> SELECTED TEXT:
• • • • • • •

On July 28, Associate Professor and Digital Design Coordinator in the Department of Architecture, Eric Goldemberg, was interviewed and featured on the popular Argentinian national television architecture program, “El Arqui”. Professor Goldemberg gained heaps of recognition for his 3D-printed guitars and instruments, which have been used by a multitude of musicians and gained popularity internationally.
The instruments were printed through Goldemberg and his wife and partner, Veronica Zalcberg’s design studio, “MONAD Studio”, in collaboration with musician-luthier, Scott F. Hall. The idea behind them are to be unique and almost messy, but also extremely modern and precise devices that can not only enhance visual appeal, but performance. In his own words, the studio is “focused in spatial perception related to rhythmic effect, with a variety of explorations ranging from the scale of urban plans to buildings, and from landscape to art installations, product design and music instruments.” Recently, the curatorial committee of Bienal Internacional de Arquitectura de Buenos Aires (a biennial architecture event), selected their exhibition project titled “FEEDback” to be featured at the spaces of La Usina del Arte (an electrical power plant-turned-arts venue) during the Bienal.
What was it like to be interviewed and featured on “El Arqui”?
My wife and partner Veronica Zalcberg and I had a great time doing the interview for the architecture and design program “El Arqui” featured in Telefe, to a high rating National TV audience in Argentina.
We were joined by TV host Luisa Norbis and our guest-musician Sergio Berdichevsky, a hard-rock legend from Argentina. Sergio actually played our 3D-printed guitars in camera which demonstrated how our body architecture designs augment the musician’s expressions both in terms of sound and aesthetics!
We had a relaxed, interesting conversation about the feedback loop that our work creates between architecture, music and the human body through our innovative approach to posture and anthropometric adaptations in the forms of our curvaceous instruments.
How are you preparing your exhibition to be featured at La Usina del Arte? How do you feel about the opportunity?
This is a fantastic opportunity for me to share the work of MONAD Studio and my own personal research with the crowds in Buenos Aires! The Bienal Internacional de Arquitectura de Buenos Aires has a long, well-established tradition of bringing some of the very best exhibitions and speakers to La Usina del Arte, and this is my hometown. Additionally, both my parents had their work exhibited at the Bienal many times – their practice Estudio STAFF was also exhibited at MoMA in New York and so was MONAD Studio’s! It seems like we are involved in a longer-span conversation through the generations of Goldembergs. My father, Jorge Din Goldemberg, had also received the gold medal recognition for best work in the Bienal, given to him by famous Italian architect, Carlo Aymonino.
I feel very proud to be able to present my own exhibition entitled “FEEDback” where I will be creating a 3D mural installation that displays some of the music instruments that were printed at FIU Miami Beach Urban Studios (MBUS), as well as graphics and videos of the work of many outstanding international colleagues. This installation will also be the kickstart of a longer-term collaboration between FIU and the UADE Foundation – Universidad Argentina de la Empresa whose architecture students and faculty will work with me to build this ambitious, trans-disciplinar project.

• • • • • • •

> GIVEN INFORMATION:
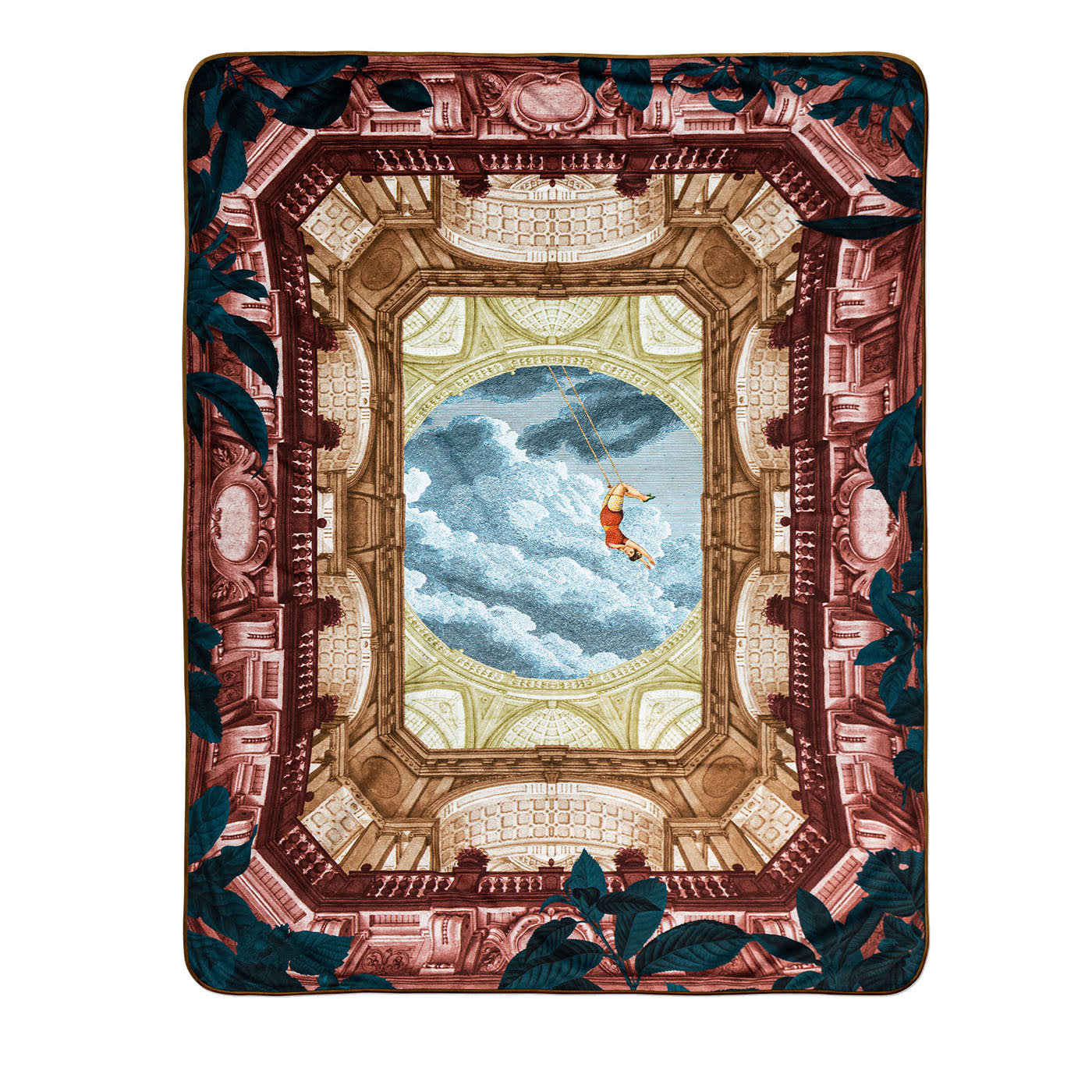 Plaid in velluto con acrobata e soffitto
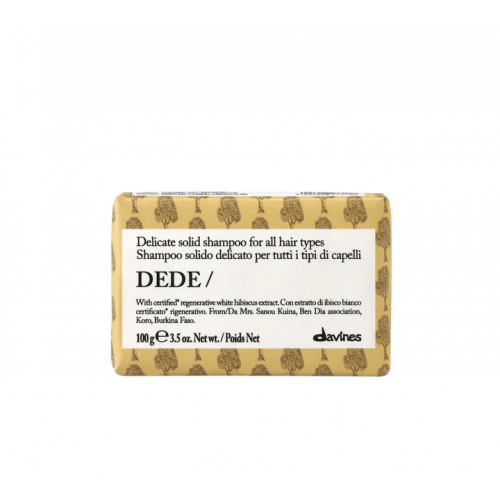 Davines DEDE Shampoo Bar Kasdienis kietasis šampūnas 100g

• • • • • • •

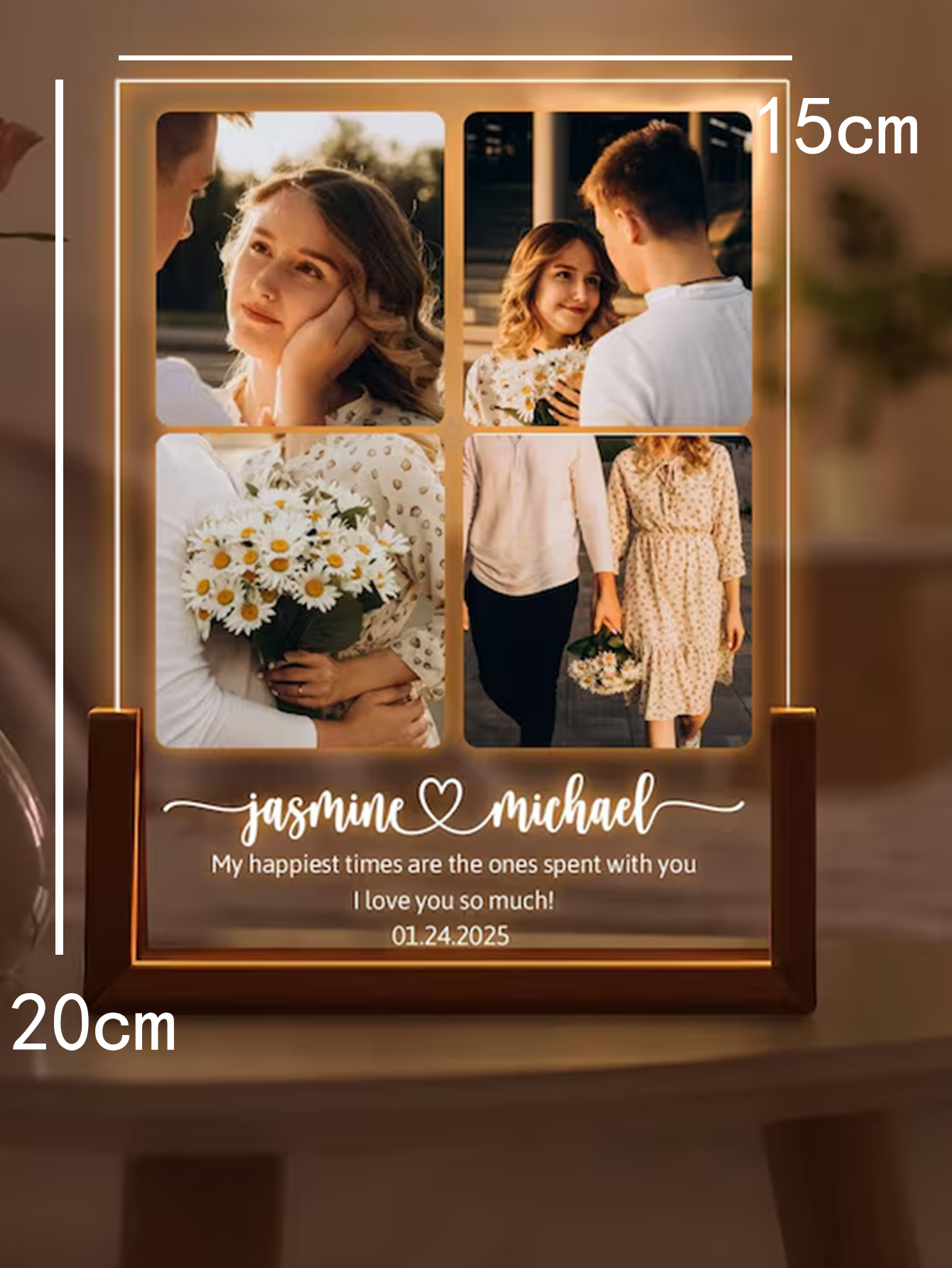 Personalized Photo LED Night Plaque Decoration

• • • • • • •

> WORK INSTRUCTIONS:
a - In the article on Eric Goldemberg, who played the 3D-printed guitars on camera during the "El Arqui" interview?
b - Carry the article on Eric Goldemberg forward from its last sentence.
The entries have no role in this exercise.

> ANSWERS TO THE TASKS:
a - Sergio Berdichevsky, a hard-rock legend from Argentina.

b -
The subject-matter of the show investigates the relation between the body, its technology-infused environment and architecture. It showcases architects, fashion designers, musicians, interactivity designers and stellar names such as Björk, Iris van Herpen, Viktoria Modesta, Anouk Wipprecht and my Department of Architecture colleague, Neil Leach. I will also give a talk as part of the Bienal’s main conference programme. This will be my 5th lecture in Buenos Aires since last June! We are also planning more concerts like the ones we did recently.
Here is a video of one of their concerts
What inspired you to open your own studio with this distinct modern style?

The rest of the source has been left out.